## Stated problem
Return each line of the records below that contains the string "locateOnScreen". Case counts.

## The input
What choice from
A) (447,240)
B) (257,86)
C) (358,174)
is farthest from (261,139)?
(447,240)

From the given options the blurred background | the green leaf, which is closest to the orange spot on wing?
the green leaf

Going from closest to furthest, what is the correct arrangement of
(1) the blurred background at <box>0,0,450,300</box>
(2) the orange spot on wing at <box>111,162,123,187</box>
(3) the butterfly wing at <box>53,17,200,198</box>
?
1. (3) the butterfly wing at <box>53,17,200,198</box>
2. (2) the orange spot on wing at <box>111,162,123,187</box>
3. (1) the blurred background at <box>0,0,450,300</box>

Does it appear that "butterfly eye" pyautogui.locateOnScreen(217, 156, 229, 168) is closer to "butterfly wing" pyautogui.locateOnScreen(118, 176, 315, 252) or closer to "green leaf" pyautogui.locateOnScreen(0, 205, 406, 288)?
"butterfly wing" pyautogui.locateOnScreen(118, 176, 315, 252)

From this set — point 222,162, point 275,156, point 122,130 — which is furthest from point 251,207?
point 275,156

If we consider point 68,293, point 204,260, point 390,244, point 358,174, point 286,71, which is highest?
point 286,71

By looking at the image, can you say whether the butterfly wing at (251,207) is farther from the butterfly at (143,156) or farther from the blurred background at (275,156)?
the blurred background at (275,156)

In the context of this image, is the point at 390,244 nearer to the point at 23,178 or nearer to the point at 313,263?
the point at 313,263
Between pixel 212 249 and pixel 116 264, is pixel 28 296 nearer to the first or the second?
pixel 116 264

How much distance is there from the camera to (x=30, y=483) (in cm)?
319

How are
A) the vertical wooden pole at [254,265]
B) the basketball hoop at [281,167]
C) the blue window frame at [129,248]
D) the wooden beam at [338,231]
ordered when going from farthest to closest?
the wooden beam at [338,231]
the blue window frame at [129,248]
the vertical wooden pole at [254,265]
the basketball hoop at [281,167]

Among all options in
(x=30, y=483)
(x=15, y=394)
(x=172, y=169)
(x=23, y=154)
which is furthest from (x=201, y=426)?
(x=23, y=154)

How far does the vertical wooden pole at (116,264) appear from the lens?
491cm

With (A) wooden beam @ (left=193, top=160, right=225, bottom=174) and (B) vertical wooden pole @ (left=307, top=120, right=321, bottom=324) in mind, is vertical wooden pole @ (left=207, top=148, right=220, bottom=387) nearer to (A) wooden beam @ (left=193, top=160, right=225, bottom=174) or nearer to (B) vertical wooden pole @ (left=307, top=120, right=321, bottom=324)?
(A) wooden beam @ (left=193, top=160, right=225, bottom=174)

## Answer to this problem
Does it appear that "butterfly eye" pyautogui.locateOnScreen(217, 156, 229, 168) is closer to "butterfly wing" pyautogui.locateOnScreen(118, 176, 315, 252) or closer to "green leaf" pyautogui.locateOnScreen(0, 205, 406, 288)?
"butterfly wing" pyautogui.locateOnScreen(118, 176, 315, 252)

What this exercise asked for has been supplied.